Page extract:
►

It is becoming increasingly appreciated that to understand and predict the extinction-risk threatening a species, requires models that can incorporate both spatial heterogeneities and stochastic dynamics. The heterogeneities usually arise do to how easily an area can be reached and its population exploited. Conservation methods that utilise spatial structure (such as the development of marine-reserves or fishing exclusion-zones off the Australian coast) have been highly successful.

Babirusa

BabirusaPrevious work has considered two species of wild-pig on the island of Sulawesi: the Babirusa which is endangered and the Sulawesi wild-pig which is far more abundant. Here, heterogeneities arise from two main sources (i) the presence of the only pig-meat market in the extreme North-East of the region in association with the poor road access to many regions means that hunting tends to be localised, (ii) the destruction of habitat through logging is reducing the population of both these pig species and therefore increasing the hunting pressure on the remaining populations.

A detailed spatial model was developed which incorporated simple economics for the hunters as well as the costs of travel times (from the hunting areas to the markets). This model predicted that one species - the Babirusa - was likely to be driven to extinction throughout most of its current range. Surpringly the most effective means of conserving the Babirusa was to increase the general standard of living for the Sulawesi region such that hunting was no longer an economically viable profession.

 

Bearded Pigs

Bearded Pig This project aimed to develop spatially-explicit population models of nomadic foragers in variable environments, using the Bornean bearded pig as a case study. Modelling focussed on three key components of forager spatial dynamics: population density, spatial distribution and movement dynamics. Model development progressed according the following objectives:

    1. Develop a non-spatial model linking bearded pig population density to temporal food supply fluctuations, using a 40-year time series of mass fruiting events in Borneo.

◄

Questions:
**A.** Answer these questions using the text on wild-pig population models.
(i) Where is the only pig-meat market in the Sulawesi region?
(ii) What did the detailed spatial model predict for the Babirusa?
(iii) How long is the time series of mass fruiting events in Borneo that the first objective uses?
**B.** Decide whether each statement agrees with the text on wild-pig population models, and support each answer with a quotation.
(i) The Sulawesi wild-pig is more abundant than the Babirusa.
(ii) The bearded pig project took an animal from Sulawesi as its case study.
(iii) Closing the pig-meat market was the most effective means of conserving the Babirusa.

Information given:

►

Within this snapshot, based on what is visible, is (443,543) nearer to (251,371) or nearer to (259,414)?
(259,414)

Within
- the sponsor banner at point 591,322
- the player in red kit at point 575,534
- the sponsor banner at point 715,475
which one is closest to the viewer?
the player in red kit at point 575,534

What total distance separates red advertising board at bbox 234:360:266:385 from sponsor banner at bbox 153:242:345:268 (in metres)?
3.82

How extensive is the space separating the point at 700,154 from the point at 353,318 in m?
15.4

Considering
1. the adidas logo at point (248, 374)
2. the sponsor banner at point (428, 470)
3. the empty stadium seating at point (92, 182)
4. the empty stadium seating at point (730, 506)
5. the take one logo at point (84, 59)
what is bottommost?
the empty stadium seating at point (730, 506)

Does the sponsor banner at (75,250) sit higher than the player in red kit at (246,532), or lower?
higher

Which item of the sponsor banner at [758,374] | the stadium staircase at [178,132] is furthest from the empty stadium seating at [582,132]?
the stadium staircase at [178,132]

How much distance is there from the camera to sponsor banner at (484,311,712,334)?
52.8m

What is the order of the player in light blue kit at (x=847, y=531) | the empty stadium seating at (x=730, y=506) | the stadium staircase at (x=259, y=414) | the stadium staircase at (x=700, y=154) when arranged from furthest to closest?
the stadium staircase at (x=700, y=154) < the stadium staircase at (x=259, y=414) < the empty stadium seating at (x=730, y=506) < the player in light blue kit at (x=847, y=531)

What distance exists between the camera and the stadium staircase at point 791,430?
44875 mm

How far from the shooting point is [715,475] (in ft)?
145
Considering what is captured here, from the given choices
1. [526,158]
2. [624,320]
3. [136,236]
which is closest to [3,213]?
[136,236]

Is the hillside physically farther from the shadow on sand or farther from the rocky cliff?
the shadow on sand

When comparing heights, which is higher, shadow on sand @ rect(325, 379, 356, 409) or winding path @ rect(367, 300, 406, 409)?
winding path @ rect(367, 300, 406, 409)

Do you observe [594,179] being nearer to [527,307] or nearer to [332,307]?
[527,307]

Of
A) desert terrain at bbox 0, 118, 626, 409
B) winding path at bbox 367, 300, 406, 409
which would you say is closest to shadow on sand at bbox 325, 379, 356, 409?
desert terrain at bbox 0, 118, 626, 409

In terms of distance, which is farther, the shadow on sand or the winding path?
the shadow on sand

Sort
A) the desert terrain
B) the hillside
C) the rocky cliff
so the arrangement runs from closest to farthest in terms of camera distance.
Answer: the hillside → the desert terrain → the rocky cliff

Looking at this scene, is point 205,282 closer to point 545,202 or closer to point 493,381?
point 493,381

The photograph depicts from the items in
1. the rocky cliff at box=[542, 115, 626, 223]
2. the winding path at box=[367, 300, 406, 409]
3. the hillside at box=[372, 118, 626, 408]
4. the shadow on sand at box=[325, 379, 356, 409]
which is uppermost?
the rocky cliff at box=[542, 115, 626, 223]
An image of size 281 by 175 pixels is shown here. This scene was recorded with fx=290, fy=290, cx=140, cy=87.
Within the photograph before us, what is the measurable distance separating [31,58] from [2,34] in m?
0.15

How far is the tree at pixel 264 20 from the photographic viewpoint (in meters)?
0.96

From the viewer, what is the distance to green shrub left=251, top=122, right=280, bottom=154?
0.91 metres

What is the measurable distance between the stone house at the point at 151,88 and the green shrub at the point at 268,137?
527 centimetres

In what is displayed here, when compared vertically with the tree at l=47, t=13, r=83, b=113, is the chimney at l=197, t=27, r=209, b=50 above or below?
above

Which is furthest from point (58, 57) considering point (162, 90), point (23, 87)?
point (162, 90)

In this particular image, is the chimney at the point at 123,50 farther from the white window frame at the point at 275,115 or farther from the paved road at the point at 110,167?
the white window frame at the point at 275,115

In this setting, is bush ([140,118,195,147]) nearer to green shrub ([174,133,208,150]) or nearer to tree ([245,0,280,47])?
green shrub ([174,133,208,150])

◄

Answers for this exercise:
**A.**
(i) It is in the extreme North-East of the region.
(ii) It predicted that the Babirusa was likely to be driven to extinction throughout most of its current range.
(iii) It is a 40-year time series.

**B.**
(i) Yes: "the Sulawesi wild-pig which is far more abundant"
(ii) No: "using the Bornean bearded pig as a case study"
(iii) No: "the most effective means of conserving the Babirusa was to increase the general standard of living for the Sulawesi region"